List every line in the records below that contains the string "shown", copying each such line in full.
+++
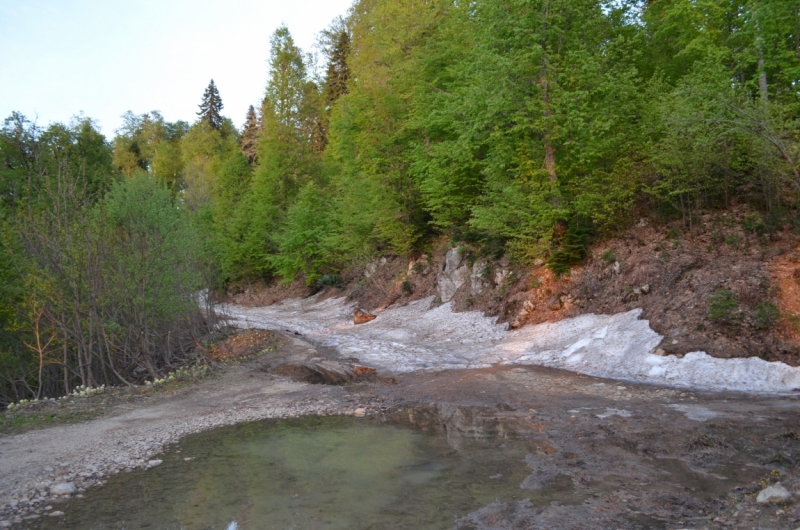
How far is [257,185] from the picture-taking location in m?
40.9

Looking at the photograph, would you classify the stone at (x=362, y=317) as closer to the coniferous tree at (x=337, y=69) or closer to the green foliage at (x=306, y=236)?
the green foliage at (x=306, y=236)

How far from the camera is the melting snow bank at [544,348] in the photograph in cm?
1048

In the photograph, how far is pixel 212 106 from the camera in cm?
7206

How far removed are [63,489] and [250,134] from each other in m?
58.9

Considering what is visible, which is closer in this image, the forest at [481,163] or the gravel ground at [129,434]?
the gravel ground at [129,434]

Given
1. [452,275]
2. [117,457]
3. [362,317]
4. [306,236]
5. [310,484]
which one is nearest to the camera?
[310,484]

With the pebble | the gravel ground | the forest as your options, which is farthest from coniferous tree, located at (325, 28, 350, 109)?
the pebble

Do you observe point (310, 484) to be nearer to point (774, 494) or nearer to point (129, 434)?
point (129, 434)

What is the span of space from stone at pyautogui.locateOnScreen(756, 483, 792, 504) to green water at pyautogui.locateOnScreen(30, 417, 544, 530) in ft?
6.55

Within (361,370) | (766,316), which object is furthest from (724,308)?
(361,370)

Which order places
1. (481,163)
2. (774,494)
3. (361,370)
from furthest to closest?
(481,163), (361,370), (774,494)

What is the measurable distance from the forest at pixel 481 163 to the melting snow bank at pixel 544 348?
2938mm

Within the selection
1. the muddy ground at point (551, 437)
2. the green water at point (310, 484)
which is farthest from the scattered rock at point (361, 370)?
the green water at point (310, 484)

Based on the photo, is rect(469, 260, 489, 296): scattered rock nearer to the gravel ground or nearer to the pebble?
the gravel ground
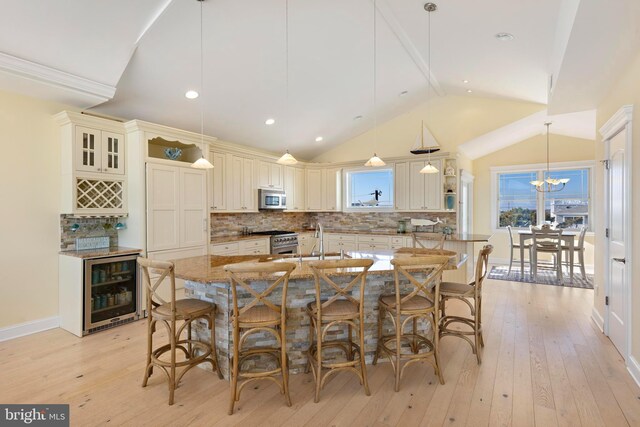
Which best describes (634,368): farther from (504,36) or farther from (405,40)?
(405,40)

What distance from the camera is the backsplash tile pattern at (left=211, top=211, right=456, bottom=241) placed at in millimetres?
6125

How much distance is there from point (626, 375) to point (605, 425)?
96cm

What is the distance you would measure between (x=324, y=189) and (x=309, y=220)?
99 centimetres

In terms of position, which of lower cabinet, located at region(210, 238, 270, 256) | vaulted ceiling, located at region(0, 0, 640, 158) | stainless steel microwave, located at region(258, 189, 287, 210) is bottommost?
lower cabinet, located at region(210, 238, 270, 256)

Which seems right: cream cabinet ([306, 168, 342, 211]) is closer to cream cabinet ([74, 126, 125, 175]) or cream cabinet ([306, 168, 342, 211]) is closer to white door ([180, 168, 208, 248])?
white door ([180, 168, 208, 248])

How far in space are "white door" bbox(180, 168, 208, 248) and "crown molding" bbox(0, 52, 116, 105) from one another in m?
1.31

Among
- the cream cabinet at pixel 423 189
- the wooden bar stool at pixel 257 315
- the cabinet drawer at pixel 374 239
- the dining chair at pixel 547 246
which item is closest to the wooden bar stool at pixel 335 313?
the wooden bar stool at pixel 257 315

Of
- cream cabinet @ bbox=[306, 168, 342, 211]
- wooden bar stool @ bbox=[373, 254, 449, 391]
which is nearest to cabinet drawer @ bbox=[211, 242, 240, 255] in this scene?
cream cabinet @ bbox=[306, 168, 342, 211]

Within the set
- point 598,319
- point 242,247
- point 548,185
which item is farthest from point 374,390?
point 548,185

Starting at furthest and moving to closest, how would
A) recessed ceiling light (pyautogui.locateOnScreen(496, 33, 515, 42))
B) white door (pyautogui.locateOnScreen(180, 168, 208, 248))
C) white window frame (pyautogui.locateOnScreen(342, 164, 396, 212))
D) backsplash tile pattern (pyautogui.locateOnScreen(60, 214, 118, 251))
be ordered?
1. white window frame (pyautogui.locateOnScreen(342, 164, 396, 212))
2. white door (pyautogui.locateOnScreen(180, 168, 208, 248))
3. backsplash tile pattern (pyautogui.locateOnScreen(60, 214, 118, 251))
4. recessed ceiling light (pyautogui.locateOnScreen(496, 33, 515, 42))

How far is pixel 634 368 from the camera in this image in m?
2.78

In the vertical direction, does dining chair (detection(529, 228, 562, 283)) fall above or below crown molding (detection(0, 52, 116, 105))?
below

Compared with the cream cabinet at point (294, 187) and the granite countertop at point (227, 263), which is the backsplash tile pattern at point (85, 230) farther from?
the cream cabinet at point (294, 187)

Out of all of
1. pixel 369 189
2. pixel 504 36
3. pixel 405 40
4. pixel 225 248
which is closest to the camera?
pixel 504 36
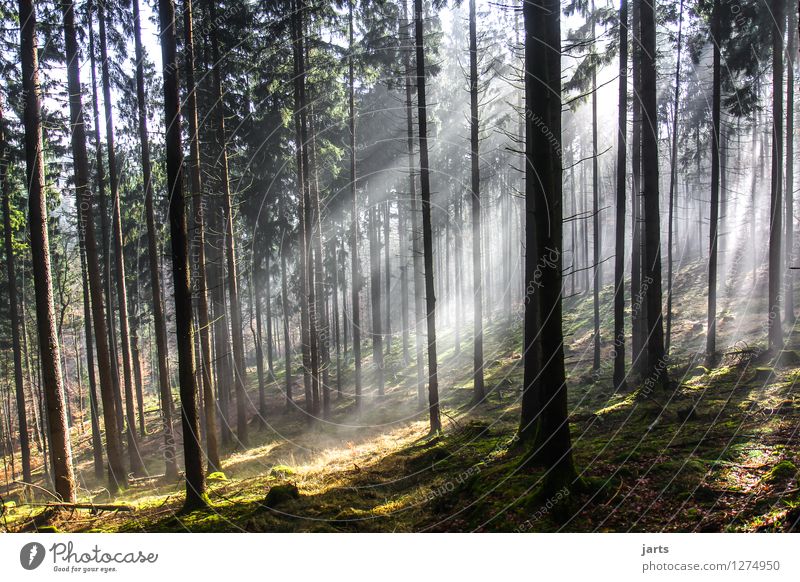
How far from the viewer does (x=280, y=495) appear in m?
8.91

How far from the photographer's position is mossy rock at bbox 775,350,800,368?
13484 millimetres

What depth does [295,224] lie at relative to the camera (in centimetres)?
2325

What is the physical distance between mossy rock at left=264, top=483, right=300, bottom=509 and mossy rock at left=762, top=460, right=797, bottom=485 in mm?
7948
+++
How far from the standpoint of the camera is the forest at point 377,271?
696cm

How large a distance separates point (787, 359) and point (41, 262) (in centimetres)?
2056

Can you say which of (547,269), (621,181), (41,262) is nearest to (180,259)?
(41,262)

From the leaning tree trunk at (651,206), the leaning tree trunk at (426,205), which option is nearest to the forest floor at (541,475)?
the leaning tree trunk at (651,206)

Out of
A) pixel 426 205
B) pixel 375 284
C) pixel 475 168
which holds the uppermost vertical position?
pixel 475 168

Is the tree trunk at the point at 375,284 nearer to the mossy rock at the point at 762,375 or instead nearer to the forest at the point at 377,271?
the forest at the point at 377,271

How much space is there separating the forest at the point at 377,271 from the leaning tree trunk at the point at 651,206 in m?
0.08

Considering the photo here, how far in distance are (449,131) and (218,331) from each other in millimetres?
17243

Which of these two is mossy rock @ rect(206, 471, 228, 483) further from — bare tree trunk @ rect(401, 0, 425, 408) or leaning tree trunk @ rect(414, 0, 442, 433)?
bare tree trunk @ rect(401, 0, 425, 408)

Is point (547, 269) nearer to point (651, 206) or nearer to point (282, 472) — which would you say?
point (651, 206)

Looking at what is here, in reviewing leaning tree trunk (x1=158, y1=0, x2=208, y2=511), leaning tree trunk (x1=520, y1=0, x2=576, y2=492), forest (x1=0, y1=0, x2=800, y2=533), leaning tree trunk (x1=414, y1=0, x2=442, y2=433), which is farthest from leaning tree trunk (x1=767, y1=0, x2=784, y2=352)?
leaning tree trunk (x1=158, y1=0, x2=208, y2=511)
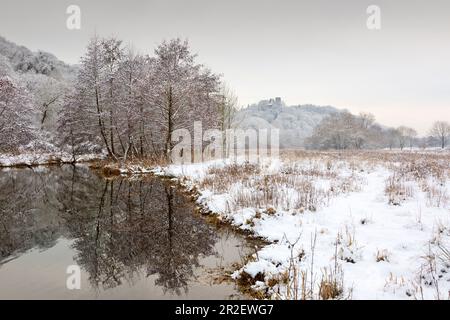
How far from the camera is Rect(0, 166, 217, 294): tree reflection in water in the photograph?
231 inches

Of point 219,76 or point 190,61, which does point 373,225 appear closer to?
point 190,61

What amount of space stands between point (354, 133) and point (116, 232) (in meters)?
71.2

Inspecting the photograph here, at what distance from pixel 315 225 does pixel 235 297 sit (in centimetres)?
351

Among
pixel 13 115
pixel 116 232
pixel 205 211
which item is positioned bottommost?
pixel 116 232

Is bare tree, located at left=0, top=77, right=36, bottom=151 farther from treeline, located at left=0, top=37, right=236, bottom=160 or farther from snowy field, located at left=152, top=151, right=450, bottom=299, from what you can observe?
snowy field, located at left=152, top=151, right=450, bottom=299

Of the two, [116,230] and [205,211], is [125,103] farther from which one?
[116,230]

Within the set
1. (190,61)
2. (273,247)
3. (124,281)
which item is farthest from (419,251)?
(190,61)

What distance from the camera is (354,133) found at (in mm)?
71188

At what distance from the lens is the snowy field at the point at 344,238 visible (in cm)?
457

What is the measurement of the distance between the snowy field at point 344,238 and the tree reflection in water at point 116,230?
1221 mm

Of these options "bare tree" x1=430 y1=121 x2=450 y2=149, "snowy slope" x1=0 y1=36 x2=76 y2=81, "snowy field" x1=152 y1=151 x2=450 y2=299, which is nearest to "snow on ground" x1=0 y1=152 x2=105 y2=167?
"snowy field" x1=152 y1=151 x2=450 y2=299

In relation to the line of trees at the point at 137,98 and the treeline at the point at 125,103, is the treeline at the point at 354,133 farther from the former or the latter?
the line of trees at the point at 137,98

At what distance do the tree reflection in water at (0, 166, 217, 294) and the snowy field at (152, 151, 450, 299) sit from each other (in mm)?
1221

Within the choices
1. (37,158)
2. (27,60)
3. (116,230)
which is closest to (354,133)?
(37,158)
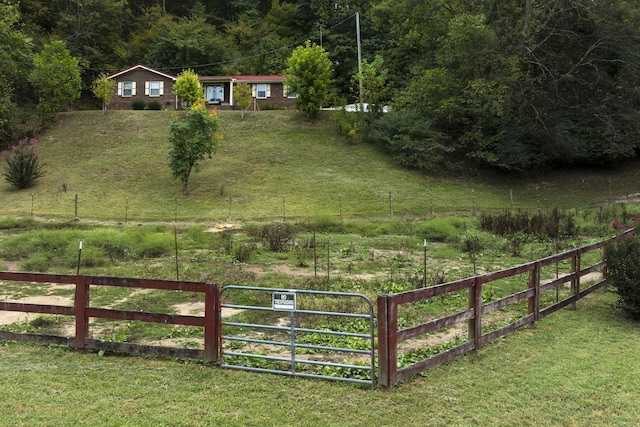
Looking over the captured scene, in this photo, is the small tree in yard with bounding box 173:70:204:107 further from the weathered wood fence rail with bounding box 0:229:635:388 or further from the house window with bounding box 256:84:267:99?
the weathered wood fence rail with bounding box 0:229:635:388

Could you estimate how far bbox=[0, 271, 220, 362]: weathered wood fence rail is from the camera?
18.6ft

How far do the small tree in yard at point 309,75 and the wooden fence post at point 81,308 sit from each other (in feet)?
+++
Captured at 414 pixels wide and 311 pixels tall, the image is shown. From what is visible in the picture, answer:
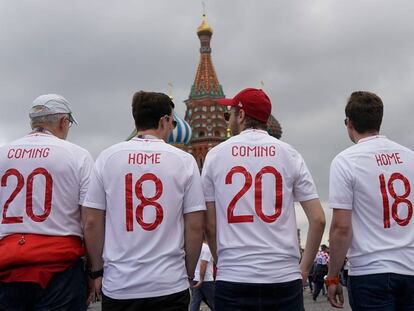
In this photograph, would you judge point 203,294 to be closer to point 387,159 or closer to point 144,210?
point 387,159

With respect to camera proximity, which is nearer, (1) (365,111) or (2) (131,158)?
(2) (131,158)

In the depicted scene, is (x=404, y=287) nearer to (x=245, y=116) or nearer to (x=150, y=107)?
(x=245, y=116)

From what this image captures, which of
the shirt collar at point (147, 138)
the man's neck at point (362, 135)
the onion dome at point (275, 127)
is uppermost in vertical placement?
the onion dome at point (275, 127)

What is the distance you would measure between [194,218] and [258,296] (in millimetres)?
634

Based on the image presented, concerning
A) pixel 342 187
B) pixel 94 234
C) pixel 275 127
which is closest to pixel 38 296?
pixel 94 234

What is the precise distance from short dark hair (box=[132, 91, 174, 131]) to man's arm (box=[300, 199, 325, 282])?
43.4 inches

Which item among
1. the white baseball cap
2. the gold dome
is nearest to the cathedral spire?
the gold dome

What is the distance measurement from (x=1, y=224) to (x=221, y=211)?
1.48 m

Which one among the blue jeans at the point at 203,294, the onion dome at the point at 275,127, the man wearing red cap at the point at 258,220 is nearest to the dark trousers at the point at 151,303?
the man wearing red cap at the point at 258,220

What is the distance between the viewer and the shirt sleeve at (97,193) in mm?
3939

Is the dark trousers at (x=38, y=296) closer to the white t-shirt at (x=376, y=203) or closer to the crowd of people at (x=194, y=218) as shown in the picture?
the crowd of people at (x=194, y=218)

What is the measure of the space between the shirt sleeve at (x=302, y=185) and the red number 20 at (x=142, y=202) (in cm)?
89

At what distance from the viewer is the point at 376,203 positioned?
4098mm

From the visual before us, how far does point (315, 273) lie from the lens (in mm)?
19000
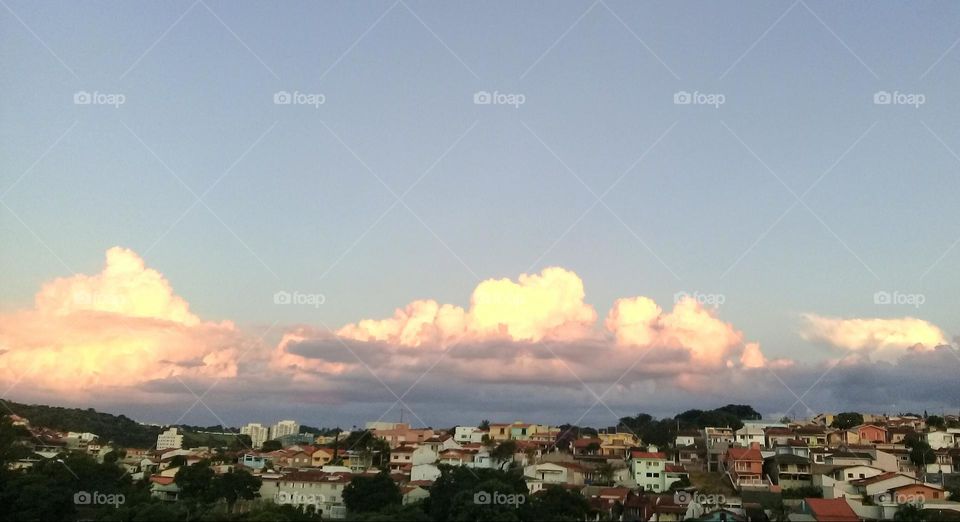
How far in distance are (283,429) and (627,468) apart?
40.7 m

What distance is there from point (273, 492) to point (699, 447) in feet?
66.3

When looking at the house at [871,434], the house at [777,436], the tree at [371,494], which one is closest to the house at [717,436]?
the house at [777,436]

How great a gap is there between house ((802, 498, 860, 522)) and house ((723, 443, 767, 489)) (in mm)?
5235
+++
The answer
Captured at 414 pixels wide and 311 pixels tall, the image is shown. From what is visible in the picture, answer:
Is the dark trousers at (x=38, y=296) closer to the white t-shirt at (x=376, y=203) or closer to the crowd of people at (x=194, y=218) as shown in the picture?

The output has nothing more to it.